In order to provide hardware support for programs and data implementation of the memory and data, in order to provide hardware support for virtual memory, in protection, 80386 not only uses an expanded memory segment management mechanism, but also provides an optional memory paging management mechanism. . These storage management mechanisms are implemented by the 80386 storage management component MMU.

Target

80386 There are 32 address lines, and they can play a role in protection, so the physical address space is up to 4g bytes. In the PC compatible machine system of 80386 and above, the memory address is called a conventional memory, referring to the memory of more than 1m or more as an extended memory.

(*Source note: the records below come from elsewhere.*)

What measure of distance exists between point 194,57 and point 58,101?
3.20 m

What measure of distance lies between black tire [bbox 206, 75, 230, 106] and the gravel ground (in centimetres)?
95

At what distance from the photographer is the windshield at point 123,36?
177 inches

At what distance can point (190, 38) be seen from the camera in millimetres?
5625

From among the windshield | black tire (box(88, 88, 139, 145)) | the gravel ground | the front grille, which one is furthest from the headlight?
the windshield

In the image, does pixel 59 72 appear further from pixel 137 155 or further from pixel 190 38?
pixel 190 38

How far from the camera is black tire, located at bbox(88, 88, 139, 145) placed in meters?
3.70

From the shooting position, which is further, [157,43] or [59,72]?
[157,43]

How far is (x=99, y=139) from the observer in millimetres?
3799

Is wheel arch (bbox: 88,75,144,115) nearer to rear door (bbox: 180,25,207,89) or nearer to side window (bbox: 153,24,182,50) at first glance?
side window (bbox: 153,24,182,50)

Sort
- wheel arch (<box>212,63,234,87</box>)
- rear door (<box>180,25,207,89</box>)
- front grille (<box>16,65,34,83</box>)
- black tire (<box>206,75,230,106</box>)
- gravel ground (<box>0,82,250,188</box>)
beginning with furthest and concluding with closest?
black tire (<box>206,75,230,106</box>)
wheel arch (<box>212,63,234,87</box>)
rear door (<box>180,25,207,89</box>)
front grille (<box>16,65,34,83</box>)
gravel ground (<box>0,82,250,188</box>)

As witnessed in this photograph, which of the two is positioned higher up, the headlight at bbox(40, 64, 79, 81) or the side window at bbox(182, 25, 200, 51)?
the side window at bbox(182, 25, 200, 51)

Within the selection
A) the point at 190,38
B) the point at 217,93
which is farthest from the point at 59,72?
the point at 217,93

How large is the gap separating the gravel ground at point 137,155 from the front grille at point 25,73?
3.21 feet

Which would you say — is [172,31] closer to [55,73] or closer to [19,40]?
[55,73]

80386 Also supports the implementation of virtual memory. Although the 80386 addressable physical address space can be described as large compared to the 8086 addressable 1M byte physical address space, the actual microcomputer system is impossible to install such physical memory. So, in order to run large programs and truly implement multiple tasks, virtual storage must be used. Virtual memory is a hardware and software binding technology for providing much storage space than physical main memory that can actually be used in a computer system. In this way, the programmer does not need to consider the actual capacity of the physical memory in the computer when writing a program.

80386 Also supports sharing and protection of code and data stored in memory. Task A and Task Part B Solids, Task A and Task B must be isolated to avoid interaction. But they may share part of code and data. Therefore, 80386 must support task isolation, but also support sharing of shared code and data, but also support privilege protection.

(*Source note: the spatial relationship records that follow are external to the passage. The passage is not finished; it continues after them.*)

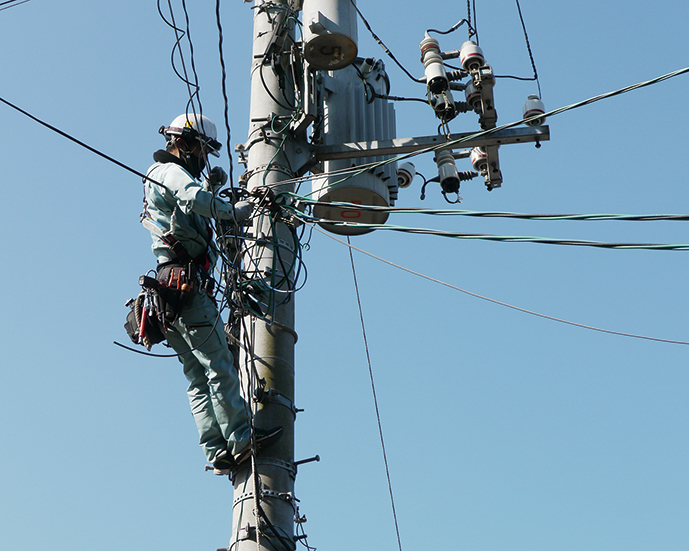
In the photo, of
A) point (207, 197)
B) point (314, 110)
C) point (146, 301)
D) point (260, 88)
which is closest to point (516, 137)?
point (314, 110)

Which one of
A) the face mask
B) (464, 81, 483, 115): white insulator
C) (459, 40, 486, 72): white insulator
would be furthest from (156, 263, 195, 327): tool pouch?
(459, 40, 486, 72): white insulator

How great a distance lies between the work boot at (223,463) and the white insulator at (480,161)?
3.64m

2. Address space and address conversion

The virtual memory in the protection mode is composed of a variable-size memory block, and such a memory block is referred to as a segment. 80386 The location, size, and usage of the segment are used to describe the segments of data called descriptors. The address (logical address) of the virtual memory is composed of two parts of the selection of the descriptor and the segment of the descriptor, and such an address set is called a virtual address space. The virtual address space supported by 80386 can reach 64T bytes. The storage address space used when programmers write programs is virtual address space, so they can think that there is enough storage space available.

Obviously, only programs in the physical memory can run, only data in the physical memory can be accessed. Therefore, the virtual address space must be mapped to the physical address space, and the two-dimensional virtual address must be converted to a one-dimensional physical address. Since the physical address space is much smaller than the virtual address space, only the portion in the virtual address space can be mapped to the physical address space. Since the size of the physical memory is much smaller than the physical address space, only the part in the above portion can be actually mapped to the physical memory.

Each task has a virtual address space. In order to avoid multiple virtual address spaces of multiple parallel tasks directly map to the same physical address space, isolation of virtual address space and physical address space is isolated using linear address space. Linear address space consists of one dimensional linear address, linear address space and physical address space peer. Linear address 32-bit long, linear address space capacity is 4G bytes. 80386 points to realize the virtual address space to the physical address space to the physical address space, which is divided into two steps to implement the virtual address to the physical address, but the second step is optional. The following figure is a schematic diagram of address mapping conversion.

By describing the menu and descriptors, the segment management mechanism implements a mapping of virtual address spaces to linear address space, and converts two-dimensional virtual addresses to one-dimensional linear addresses. This step is always present.

The paging management mechanism divides the linear address space and the physical address space to the same size, such blocks are called pages. The page management mechanism implements the mapping of linear address space to physical address space between page and physical address spaces, and implements linear addresses to physical address translation. The paging management mechanism is optional. When the paging management mechanism is not used, the linear address space is equivalent to the physical address space, and the linear address is equal to the physical address.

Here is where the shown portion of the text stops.